Entries from a spatial question set:
+ + + + + + +

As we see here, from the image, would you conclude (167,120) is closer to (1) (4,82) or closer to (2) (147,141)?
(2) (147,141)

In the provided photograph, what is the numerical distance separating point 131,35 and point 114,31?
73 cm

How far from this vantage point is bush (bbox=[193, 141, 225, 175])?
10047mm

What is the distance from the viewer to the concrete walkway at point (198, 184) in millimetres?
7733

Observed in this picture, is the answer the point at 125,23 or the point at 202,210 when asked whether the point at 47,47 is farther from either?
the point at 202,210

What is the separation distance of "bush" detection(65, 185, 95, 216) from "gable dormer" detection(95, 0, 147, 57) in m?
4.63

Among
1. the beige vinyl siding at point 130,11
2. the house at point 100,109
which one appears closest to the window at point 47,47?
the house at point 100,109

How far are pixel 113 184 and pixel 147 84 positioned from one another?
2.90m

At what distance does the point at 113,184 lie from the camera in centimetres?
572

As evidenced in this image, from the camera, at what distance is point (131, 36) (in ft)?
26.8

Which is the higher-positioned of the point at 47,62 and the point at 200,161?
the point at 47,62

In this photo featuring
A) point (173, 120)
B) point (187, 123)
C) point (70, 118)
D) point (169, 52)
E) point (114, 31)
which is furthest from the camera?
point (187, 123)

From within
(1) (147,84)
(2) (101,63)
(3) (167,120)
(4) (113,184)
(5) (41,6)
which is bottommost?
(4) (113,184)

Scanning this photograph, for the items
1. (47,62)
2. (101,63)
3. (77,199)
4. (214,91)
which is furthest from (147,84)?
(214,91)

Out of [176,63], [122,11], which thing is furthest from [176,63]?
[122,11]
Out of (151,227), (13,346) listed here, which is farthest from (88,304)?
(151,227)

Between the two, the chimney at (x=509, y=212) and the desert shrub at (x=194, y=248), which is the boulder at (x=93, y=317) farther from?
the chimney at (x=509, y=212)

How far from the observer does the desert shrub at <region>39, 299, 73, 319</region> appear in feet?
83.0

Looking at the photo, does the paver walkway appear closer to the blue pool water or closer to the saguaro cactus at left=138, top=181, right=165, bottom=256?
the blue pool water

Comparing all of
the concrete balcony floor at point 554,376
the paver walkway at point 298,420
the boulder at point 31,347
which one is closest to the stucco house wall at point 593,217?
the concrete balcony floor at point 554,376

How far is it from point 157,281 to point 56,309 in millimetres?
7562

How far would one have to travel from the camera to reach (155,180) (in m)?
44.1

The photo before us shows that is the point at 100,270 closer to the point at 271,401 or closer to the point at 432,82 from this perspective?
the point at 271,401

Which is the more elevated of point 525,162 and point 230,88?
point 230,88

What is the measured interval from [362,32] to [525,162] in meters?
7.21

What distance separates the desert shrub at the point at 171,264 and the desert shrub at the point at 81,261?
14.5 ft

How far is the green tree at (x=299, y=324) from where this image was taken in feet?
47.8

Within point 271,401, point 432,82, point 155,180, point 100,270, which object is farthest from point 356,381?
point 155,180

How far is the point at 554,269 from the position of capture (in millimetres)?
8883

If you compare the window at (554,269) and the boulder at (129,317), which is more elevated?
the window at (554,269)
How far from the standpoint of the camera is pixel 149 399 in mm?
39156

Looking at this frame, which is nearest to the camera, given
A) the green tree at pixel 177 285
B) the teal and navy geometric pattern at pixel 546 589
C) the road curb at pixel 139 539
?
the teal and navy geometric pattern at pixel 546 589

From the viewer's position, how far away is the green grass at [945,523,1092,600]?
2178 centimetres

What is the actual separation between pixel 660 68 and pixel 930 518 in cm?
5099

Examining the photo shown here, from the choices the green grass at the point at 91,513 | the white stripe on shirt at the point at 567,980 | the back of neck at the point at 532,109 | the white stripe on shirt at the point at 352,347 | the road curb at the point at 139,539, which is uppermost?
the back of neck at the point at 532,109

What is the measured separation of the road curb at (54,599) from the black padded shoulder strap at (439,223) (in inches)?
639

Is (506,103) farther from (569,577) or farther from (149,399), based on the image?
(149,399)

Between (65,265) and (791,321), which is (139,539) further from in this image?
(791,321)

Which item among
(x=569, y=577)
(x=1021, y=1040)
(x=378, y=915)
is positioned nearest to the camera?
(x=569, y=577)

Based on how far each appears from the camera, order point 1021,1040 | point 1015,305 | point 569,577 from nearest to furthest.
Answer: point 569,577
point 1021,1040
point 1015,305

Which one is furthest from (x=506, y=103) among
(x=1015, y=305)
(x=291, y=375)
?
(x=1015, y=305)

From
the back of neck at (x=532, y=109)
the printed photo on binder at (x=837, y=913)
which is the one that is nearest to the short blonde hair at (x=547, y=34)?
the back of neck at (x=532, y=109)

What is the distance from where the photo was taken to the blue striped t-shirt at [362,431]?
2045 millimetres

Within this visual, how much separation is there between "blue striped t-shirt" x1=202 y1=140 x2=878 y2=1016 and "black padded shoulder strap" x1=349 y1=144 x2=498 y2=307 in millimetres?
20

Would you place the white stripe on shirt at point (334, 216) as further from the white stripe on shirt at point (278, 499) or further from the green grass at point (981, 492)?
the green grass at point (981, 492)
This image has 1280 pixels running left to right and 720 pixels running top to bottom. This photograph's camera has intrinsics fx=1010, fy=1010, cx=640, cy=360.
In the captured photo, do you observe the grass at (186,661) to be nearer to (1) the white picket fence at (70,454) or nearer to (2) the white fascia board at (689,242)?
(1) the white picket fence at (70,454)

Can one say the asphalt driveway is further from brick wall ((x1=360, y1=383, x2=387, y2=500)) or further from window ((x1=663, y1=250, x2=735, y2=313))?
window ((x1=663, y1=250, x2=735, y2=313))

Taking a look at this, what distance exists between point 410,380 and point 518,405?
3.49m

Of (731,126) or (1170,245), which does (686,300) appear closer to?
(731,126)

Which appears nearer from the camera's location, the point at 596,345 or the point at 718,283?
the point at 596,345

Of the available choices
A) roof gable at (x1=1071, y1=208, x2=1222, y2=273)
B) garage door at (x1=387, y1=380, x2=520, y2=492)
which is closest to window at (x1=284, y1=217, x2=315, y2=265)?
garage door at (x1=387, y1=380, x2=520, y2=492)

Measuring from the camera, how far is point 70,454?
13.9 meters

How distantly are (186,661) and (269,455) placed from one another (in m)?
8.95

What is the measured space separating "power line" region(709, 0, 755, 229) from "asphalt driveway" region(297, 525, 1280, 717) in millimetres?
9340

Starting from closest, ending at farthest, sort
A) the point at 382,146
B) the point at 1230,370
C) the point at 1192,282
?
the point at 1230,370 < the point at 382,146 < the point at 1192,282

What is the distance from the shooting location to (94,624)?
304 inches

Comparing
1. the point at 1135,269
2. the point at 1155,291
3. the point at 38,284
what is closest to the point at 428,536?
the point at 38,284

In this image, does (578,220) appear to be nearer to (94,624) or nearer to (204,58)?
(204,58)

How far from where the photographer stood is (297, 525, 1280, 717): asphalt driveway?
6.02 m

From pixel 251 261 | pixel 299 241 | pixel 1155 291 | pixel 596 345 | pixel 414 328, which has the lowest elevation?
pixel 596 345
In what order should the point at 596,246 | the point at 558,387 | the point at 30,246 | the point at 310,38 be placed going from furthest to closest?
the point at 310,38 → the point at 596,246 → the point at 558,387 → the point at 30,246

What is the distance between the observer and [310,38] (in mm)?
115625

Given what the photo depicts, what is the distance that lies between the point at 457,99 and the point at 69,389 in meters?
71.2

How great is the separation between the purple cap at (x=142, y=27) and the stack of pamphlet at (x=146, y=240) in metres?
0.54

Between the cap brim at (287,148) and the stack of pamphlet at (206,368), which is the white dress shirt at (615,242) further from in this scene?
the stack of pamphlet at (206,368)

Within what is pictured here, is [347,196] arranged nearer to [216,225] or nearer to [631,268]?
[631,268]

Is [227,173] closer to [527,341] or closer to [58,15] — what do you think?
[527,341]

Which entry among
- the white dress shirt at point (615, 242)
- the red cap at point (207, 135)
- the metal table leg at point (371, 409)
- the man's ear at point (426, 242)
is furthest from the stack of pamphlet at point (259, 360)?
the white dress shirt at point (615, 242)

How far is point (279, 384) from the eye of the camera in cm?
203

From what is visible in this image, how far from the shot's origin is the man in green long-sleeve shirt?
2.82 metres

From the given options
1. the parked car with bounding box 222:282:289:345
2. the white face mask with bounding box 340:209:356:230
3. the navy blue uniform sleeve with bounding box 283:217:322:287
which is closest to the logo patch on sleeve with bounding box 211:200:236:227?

+ + + + + + +

*TASK GOAL*:
Lay out the lines of the entries as a Markdown table with the columns "Row" and "Line," numbering each row and leaving out blank lines. Begin at the line that contains "What is the distance between" and stop after the final line of the entries.

*CORRECT ANSWER*:
| Row | Line |
|---|---|
| 1 | What is the distance between the observer and [310,38] (in mm)? |
| 2 | 115625 |
| 3 | Given what the photo depicts, what is the distance that lies between the point at 457,99 and the point at 69,389 in meters? |
| 4 | 71.2 |
| 5 | How great is the separation between the purple cap at (x=142, y=27) and the stack of pamphlet at (x=146, y=240) in metres? |
| 6 | 0.54 |
| 7 | Between the cap brim at (287,148) and the stack of pamphlet at (206,368), which is the white dress shirt at (615,242) further from in this scene? |
| 8 | the stack of pamphlet at (206,368) |
| 9 | Within what is pictured here, is [347,196] arranged nearer to [216,225] or nearer to [631,268]? |
| 10 | [631,268] |
| 11 | Is [227,173] closer to [527,341] or closer to [58,15] — what do you think? |
| 12 | [527,341] |
| 13 | Which entry among |
| 14 | - the white dress shirt at point (615, 242) |
| 15 | - the red cap at point (207, 135) |
| 16 | - the metal table leg at point (371, 409) |
| 17 | - the man's ear at point (426, 242) |
| 18 | is furthest from the stack of pamphlet at point (259, 360)? |
| 19 | the white dress shirt at point (615, 242) |
| 20 | How far is point (279, 384) from the eye of the camera in cm? |
| 21 | 203 |
| 22 | From what is visible in this image, how far from the shot's origin is the man in green long-sleeve shirt? |
| 23 | 2.82 metres |
| 24 | From the given options |
| 25 | 1. the parked car with bounding box 222:282:289:345 |
| 26 | 2. the white face mask with bounding box 340:209:356:230 |
| 27 | 3. the navy blue uniform sleeve with bounding box 283:217:322:287 |
| 28 | which is closest to the logo patch on sleeve with bounding box 211:200:236:227? |